# PROBLEM STATEMENT
Given the entries that follow, write out exactly the lines starting at the one containing "Dreamy Blue Window" and ending at the one containing "Recycle symbol on", both ends included, and only those.

═════ EXERCISE MATERIALS ═════

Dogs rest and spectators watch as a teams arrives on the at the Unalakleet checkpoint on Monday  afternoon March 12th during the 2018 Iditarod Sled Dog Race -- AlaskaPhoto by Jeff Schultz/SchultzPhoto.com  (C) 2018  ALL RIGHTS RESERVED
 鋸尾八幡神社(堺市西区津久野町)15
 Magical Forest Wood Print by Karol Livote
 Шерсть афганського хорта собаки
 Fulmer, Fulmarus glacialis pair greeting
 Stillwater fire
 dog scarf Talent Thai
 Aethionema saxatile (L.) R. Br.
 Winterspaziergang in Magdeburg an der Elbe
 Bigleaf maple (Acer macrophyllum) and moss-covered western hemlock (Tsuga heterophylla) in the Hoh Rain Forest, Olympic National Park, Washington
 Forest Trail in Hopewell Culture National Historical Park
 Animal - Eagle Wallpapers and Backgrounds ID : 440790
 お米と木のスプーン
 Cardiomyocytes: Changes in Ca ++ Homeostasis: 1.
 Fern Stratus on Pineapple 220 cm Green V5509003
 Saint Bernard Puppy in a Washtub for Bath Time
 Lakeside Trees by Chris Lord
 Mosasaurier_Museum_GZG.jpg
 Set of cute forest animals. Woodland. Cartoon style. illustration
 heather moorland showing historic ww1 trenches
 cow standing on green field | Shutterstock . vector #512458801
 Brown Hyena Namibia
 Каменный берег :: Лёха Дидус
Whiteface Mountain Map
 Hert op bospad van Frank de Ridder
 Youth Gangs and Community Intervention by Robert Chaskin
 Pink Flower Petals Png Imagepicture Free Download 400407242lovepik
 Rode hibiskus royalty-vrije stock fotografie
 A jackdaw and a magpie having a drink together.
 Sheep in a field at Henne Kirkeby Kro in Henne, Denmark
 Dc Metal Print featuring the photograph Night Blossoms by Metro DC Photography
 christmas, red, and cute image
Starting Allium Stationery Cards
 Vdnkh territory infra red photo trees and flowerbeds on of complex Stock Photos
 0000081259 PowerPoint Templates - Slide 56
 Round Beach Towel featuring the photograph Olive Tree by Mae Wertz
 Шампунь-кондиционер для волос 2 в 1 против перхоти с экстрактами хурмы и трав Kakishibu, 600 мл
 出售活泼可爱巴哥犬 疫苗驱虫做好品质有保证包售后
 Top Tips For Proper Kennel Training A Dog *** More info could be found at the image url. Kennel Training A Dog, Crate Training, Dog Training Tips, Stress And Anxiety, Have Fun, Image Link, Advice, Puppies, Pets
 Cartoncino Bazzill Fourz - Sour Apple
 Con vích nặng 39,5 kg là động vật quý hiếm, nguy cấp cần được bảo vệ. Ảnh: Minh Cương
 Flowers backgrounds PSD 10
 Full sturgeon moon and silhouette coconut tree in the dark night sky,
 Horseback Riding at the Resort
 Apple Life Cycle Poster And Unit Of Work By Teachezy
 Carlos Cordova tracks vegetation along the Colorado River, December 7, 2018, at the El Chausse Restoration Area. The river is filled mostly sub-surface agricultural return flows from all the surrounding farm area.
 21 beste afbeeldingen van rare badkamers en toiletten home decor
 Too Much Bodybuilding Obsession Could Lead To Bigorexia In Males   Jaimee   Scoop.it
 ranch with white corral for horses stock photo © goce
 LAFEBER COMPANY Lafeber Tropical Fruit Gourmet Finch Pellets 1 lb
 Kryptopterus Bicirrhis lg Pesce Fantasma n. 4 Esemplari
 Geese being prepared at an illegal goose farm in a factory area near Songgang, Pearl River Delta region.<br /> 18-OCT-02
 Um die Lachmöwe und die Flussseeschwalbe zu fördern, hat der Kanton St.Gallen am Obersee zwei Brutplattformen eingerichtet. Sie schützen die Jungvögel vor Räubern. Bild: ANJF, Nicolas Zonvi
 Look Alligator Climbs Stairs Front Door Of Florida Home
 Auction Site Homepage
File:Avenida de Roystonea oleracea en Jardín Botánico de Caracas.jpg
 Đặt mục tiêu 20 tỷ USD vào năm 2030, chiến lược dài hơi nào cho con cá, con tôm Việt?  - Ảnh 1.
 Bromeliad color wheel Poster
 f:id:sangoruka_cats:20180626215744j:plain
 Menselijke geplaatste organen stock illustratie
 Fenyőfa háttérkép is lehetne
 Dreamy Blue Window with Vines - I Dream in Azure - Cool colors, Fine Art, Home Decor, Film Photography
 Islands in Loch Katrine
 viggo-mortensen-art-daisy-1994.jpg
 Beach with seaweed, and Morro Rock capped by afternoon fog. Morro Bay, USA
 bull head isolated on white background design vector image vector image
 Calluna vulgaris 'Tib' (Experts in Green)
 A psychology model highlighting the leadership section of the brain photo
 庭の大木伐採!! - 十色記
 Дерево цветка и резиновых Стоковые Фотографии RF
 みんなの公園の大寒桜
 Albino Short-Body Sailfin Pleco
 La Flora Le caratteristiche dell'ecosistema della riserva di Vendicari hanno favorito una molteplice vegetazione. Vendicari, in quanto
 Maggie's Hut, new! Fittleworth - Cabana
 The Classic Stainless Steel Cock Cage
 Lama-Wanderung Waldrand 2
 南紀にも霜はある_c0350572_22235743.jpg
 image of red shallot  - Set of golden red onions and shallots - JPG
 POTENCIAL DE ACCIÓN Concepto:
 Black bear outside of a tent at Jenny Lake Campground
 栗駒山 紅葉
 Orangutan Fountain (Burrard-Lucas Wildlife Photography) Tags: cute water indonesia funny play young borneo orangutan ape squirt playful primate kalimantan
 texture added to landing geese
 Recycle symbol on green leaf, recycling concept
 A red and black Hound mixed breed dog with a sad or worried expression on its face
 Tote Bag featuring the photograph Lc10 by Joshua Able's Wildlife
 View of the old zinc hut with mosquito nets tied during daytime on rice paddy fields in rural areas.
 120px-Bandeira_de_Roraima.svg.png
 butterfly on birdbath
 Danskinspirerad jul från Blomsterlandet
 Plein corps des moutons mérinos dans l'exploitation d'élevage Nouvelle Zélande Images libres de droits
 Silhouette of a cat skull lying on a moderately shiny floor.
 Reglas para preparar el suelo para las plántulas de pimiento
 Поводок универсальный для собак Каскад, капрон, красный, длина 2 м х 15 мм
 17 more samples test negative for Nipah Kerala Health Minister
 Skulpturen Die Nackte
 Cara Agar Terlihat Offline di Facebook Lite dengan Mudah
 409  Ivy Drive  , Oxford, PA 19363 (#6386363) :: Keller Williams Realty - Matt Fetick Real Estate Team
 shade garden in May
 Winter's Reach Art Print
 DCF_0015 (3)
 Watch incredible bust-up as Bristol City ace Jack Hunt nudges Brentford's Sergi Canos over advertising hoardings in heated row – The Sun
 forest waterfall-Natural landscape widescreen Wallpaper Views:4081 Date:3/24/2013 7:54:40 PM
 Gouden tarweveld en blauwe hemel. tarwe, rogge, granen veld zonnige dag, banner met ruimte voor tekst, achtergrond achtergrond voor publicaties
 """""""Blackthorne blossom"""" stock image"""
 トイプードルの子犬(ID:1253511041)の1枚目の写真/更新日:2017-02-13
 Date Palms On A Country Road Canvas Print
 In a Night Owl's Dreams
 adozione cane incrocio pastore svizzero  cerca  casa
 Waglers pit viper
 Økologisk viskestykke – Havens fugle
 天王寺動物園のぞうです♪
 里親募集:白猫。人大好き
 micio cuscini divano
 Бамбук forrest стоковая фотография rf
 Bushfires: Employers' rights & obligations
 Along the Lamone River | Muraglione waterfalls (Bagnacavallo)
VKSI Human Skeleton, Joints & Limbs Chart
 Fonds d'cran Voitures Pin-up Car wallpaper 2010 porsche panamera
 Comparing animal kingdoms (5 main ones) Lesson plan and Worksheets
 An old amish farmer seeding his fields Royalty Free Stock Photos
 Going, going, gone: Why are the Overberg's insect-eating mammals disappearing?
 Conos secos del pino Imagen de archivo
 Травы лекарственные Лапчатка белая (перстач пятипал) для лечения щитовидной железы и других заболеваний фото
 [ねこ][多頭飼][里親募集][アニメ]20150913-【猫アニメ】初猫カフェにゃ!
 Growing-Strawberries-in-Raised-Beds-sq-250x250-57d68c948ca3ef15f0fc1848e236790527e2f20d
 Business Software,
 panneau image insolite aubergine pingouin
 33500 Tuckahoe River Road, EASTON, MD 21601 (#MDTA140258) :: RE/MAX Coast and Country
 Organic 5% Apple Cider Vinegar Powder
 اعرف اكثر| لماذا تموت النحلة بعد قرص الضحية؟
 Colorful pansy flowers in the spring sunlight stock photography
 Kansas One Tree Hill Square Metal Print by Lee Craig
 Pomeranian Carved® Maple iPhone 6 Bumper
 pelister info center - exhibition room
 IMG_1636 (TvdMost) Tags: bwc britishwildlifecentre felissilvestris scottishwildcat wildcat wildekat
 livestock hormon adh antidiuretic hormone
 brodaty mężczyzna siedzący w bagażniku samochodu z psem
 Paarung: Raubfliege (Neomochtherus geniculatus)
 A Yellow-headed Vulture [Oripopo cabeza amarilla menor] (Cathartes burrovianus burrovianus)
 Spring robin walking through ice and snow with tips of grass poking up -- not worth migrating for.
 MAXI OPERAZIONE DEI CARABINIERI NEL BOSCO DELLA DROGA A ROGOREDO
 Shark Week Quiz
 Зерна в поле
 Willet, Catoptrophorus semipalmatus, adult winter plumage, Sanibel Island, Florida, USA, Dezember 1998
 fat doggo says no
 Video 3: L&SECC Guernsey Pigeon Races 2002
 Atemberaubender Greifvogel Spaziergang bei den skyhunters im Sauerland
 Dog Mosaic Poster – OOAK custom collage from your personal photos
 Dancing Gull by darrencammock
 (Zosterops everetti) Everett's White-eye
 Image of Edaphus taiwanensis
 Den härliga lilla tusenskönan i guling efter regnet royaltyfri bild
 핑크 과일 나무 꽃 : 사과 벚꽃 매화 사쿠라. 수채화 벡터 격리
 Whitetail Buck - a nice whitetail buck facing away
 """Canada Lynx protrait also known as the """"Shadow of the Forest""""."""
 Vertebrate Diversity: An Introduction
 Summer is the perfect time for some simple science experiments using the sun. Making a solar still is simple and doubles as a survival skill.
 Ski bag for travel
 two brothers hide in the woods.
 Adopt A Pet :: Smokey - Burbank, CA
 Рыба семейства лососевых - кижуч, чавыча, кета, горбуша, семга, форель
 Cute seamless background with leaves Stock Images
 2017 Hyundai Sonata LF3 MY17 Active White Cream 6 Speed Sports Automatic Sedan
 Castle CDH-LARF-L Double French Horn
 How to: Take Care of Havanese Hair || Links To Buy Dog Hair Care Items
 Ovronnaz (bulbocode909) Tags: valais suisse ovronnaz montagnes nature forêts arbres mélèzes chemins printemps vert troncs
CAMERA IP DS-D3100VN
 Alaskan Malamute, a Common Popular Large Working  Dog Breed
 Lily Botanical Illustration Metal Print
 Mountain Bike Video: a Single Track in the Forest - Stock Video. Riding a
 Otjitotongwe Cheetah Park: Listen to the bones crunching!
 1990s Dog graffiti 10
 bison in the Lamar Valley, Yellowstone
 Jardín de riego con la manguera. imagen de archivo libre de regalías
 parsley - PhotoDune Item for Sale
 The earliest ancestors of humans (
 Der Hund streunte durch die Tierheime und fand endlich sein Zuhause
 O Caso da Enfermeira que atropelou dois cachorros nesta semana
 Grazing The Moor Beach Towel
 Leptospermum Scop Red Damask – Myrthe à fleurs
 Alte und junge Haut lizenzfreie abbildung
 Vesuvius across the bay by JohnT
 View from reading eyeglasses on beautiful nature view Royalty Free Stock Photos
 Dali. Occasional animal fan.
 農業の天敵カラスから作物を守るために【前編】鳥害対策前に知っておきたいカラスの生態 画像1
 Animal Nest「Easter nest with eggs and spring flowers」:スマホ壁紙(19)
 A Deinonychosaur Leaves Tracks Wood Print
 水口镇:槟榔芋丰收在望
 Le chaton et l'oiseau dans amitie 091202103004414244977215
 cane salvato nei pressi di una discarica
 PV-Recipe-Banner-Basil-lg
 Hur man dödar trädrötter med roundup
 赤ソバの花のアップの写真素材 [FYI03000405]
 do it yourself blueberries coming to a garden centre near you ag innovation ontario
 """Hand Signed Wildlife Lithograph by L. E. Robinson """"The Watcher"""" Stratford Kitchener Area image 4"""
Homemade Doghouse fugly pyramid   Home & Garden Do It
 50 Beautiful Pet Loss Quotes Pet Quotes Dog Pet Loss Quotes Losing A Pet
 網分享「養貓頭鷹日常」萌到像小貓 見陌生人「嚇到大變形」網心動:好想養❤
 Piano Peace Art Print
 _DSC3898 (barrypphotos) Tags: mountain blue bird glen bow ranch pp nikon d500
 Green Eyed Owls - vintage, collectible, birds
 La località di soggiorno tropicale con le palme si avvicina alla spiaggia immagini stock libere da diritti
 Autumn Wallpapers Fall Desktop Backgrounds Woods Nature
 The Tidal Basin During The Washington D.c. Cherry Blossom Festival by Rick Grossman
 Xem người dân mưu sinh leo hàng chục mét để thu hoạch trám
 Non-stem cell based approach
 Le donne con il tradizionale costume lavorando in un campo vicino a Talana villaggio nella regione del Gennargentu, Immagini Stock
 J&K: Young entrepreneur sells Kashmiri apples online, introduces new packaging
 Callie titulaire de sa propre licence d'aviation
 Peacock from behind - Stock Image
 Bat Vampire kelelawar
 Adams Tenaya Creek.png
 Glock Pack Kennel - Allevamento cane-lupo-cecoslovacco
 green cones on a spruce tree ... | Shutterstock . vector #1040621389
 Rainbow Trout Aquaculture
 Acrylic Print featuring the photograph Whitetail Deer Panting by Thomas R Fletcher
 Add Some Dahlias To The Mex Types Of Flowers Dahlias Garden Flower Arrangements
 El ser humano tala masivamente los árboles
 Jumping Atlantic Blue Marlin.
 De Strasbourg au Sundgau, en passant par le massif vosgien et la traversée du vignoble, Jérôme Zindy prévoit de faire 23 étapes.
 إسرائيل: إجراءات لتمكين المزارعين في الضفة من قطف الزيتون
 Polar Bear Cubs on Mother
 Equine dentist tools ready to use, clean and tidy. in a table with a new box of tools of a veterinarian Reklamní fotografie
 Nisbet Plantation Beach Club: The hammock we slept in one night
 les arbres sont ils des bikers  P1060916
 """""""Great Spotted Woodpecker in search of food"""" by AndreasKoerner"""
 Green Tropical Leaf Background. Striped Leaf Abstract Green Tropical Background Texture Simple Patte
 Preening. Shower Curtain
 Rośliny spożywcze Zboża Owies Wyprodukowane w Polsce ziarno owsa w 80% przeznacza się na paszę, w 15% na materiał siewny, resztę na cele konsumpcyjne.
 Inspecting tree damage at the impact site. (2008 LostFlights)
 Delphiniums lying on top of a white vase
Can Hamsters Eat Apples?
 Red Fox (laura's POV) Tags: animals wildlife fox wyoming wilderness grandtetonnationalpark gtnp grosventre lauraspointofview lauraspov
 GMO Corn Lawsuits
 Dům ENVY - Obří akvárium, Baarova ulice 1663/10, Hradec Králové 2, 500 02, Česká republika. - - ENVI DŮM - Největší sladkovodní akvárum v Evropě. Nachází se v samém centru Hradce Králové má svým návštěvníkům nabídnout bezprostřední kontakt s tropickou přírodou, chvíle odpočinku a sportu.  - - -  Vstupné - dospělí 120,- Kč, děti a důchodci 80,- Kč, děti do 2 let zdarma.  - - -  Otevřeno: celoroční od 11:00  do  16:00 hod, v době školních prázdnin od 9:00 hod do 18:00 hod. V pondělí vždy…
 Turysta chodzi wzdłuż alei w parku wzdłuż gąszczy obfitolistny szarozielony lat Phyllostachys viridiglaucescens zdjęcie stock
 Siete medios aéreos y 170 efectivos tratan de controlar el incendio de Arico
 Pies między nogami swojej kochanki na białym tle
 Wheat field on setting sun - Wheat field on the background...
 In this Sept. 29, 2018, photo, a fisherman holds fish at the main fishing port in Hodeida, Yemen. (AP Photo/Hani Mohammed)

═════

# TASK SOLUTION
 Dreamy Blue Window with Vines - I Dream in Azure - Cool colors, Fine Art, Home Decor, Film Photography
 Islands in Loch Katrine
 viggo-mortensen-art-daisy-1994.jpg
 Beach with seaweed, and Morro Rock capped by afternoon fog. Morro Bay, USA
 bull head isolated on white background design vector image vector image
 Calluna vulgaris 'Tib' (Experts in Green)
 A psychology model highlighting the leadership section of the brain photo
 庭の大木伐採!! - 十色記
 Дерево цветка и резиновых Стоковые Фотографии RF
 みんなの公園の大寒桜
 Albino Short-Body Sailfin Pleco
 La Flora Le caratteristiche dell'ecosistema della riserva di Vendicari hanno favorito una molteplice vegetazione. Vendicari, in quanto
 Maggie's Hut, new! Fittleworth - Cabana
 The Classic Stainless Steel Cock Cage
 Lama-Wanderung Waldrand 2
 南紀にも霜はある_c0350572_22235743.jpg
 image of red shallot  - Set of golden red onions and shallots - JPG
 POTENCIAL DE ACCIÓN Concepto:
 Black bear outside of a tent at Jenny Lake Campground
 栗駒山 紅葉
 Orangutan Fountain (Burrard-Lucas Wildlife Photography) Tags: cute water indonesia funny play young borneo orangutan ape squirt playful primate kalimantan
 texture added to landing geese
 Recycle symbol on green leaf, recycling concept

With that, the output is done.